Please use this identifier to cite or link to this item: https://scholarbank.nus.edu.sg/handle/10635/226204
Title: EXPRESSION AND FUNCTION OF DUAL SPECIFICITY PHOSPHATASE 9 IN BREAST CANCER
Authors: ERNEST ADDAE
ORCID iD:   orcid.org/0000-0003-4803-6339
Keywords: breast cancer, apoptosis, invasion, migration, viability, cancer
Issue Date: 22-Jan-2022
Citation: ERNEST ADDAE (2022-01-22). EXPRESSION AND FUNCTION OF DUAL SPECIFICITY PHOSPHATASE 9 IN BREAST CANCER. ScholarBank@NUS Repository.

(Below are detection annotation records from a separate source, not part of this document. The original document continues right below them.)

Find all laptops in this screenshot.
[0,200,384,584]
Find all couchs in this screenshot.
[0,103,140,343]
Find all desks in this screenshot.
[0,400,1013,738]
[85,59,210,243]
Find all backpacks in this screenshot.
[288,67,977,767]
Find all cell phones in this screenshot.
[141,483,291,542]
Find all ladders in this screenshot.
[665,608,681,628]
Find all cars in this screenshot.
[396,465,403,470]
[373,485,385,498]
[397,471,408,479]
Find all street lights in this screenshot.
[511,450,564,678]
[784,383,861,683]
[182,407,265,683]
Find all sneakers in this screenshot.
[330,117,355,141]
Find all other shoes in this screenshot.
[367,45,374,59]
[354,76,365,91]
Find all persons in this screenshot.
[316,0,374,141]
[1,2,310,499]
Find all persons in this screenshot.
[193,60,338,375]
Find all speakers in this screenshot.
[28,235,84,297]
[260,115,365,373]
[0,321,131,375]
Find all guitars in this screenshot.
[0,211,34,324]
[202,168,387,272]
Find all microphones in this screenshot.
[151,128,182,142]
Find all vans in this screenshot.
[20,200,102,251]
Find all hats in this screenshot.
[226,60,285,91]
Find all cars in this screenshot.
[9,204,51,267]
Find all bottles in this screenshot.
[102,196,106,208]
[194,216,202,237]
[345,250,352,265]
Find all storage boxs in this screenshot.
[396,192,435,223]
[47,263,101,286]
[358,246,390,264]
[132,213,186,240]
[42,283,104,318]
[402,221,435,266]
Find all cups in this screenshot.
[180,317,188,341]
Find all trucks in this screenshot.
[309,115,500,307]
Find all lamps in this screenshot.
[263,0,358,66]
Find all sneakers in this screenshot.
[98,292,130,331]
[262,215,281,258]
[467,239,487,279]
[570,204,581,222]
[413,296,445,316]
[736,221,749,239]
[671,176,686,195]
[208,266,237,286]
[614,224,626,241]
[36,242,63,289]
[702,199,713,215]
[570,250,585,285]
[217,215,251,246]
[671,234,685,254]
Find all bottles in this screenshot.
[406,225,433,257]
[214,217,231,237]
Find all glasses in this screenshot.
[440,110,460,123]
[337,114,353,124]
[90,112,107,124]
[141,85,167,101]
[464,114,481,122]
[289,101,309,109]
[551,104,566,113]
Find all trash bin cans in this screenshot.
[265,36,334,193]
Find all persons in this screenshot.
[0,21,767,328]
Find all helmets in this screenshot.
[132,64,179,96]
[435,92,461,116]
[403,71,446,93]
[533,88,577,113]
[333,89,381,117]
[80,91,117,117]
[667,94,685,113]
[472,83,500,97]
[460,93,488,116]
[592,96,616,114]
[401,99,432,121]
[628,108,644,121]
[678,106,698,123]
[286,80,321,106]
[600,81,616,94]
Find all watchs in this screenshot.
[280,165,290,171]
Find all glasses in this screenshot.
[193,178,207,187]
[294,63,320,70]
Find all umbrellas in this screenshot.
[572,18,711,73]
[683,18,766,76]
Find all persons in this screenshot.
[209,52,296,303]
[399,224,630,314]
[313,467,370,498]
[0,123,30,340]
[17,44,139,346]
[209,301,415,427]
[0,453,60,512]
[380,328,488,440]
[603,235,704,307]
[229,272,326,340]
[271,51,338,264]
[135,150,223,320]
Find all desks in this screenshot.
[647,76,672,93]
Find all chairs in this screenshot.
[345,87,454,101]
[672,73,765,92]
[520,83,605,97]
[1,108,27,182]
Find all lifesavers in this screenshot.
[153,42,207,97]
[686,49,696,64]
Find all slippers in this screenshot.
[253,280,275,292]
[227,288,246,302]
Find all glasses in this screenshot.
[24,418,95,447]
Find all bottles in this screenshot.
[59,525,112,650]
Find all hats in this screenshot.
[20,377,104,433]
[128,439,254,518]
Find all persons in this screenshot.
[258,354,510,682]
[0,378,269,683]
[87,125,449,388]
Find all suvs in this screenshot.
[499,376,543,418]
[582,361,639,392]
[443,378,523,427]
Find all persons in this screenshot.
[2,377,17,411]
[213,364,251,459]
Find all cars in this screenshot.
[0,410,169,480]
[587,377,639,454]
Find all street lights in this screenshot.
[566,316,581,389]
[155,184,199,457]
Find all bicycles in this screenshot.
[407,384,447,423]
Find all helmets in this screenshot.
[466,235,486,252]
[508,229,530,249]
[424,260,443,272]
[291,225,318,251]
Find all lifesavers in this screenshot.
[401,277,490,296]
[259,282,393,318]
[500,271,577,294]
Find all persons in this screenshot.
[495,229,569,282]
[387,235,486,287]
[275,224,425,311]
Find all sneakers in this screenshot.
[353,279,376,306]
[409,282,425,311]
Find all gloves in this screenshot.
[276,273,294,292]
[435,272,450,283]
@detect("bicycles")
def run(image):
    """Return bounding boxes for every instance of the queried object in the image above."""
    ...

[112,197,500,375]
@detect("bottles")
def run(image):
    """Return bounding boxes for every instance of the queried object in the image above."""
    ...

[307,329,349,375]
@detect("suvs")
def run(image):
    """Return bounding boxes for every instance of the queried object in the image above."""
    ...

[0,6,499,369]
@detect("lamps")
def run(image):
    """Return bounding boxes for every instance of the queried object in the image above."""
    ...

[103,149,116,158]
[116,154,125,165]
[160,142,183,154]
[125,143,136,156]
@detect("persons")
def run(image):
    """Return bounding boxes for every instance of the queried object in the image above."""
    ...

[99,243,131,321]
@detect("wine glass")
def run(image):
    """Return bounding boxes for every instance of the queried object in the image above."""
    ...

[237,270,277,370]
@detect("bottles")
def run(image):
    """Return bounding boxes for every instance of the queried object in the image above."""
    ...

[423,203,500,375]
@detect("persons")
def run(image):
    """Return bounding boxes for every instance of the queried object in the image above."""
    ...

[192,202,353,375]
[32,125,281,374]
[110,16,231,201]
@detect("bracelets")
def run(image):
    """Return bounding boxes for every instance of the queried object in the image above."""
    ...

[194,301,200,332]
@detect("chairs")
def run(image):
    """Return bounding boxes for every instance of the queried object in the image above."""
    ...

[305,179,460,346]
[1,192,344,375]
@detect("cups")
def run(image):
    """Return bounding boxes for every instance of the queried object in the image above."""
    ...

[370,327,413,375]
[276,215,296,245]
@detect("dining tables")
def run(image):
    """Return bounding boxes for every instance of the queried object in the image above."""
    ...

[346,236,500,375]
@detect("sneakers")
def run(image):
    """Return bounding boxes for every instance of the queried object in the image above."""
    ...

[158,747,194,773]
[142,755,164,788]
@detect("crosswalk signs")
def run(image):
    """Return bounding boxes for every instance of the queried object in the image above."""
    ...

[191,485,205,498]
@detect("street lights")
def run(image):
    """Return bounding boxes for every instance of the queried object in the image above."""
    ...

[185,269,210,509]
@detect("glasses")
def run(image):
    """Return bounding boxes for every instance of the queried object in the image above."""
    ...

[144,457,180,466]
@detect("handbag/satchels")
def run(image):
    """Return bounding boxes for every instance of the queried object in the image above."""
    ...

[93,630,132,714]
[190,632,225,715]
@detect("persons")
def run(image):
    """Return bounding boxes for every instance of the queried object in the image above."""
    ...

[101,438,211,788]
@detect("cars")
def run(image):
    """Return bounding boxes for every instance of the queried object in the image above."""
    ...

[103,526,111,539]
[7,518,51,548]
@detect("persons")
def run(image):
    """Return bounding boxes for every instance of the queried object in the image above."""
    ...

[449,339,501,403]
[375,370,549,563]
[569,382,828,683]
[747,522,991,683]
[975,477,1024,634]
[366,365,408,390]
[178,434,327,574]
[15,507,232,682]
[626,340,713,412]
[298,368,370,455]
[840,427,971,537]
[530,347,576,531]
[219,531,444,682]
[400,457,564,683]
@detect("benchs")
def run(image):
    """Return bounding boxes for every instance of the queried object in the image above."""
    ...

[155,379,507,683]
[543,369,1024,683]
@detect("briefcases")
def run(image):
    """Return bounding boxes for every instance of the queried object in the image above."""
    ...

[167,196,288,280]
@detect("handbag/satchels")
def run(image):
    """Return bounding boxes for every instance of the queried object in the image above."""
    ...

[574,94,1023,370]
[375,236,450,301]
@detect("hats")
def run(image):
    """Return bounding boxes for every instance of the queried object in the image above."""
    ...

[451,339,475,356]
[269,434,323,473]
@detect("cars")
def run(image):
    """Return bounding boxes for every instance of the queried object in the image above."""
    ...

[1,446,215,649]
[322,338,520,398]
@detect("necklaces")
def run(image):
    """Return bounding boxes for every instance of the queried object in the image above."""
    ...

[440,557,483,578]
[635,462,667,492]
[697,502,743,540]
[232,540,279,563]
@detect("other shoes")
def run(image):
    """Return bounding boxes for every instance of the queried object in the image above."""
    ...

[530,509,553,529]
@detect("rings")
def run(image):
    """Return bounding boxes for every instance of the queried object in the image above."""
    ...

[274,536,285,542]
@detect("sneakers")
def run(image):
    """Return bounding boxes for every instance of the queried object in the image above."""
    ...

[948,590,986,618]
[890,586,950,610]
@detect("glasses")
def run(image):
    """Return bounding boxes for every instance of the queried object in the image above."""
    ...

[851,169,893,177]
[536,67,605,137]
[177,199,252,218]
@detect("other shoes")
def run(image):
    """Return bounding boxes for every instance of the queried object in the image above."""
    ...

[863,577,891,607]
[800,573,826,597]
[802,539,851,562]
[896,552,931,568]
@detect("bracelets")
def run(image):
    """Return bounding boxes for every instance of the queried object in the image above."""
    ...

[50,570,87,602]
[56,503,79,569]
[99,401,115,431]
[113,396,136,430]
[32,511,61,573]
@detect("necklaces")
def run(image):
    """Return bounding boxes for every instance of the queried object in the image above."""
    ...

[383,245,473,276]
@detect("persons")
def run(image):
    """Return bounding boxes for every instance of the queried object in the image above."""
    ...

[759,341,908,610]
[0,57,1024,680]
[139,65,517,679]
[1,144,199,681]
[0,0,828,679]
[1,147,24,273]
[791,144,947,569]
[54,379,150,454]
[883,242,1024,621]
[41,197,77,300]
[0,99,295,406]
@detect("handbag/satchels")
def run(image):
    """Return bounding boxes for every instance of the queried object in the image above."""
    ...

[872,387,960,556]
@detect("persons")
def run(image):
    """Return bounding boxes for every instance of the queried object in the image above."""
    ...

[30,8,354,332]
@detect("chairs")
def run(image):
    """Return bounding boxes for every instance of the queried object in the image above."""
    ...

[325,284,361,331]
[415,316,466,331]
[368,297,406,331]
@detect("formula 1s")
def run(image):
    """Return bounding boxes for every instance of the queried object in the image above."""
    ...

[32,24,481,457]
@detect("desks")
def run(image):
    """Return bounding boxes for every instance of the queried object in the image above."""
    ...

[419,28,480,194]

Abstract: "This study evaluated the roles of Dual-Specificity Phosphatase 9 (DUSP9) and Protein Tyrosine Phosphatase Mitochondrial 1 (PTPMT1) in breast cancer. We hypothesized that DUSP9 is a tumour promoter and PTPMT1 is tumour suppressor. DUSP9 knockdown inhibited breast cancer cell migration and invasion, and upregulated PTPMT1. Silencing PTPMT1 enhanced cell migration and invasion, decreased cell viability, and increased apoptosis in breast cancer. Double silencing of both DUSP9 & PTPMT1 promoted breast cancer cell migration and invasion similar to the phenotype observed in PTPMT1 knockdown. DUSP9 knockdown increased the phosphorylation of AMPKα. PTPMT1 silencing upregulated a downstream molecule, Protein Phosphatase 1 Regulatory subunit 3B, PPP1R3B and the activated AMPKα eventually resulting in breast cancer aggression. Also, PTPMT1 knockdown activated pro-apoptotic enzymes caspases-3/7 and subsequent cleavage of poly (ADP-ribose) polymerase 1 leading to apoptosis. This initial study of DUSP9 and PTPMT1 DUSP9 provides the basis to understanding breast cancer cell aggression and apoptosis."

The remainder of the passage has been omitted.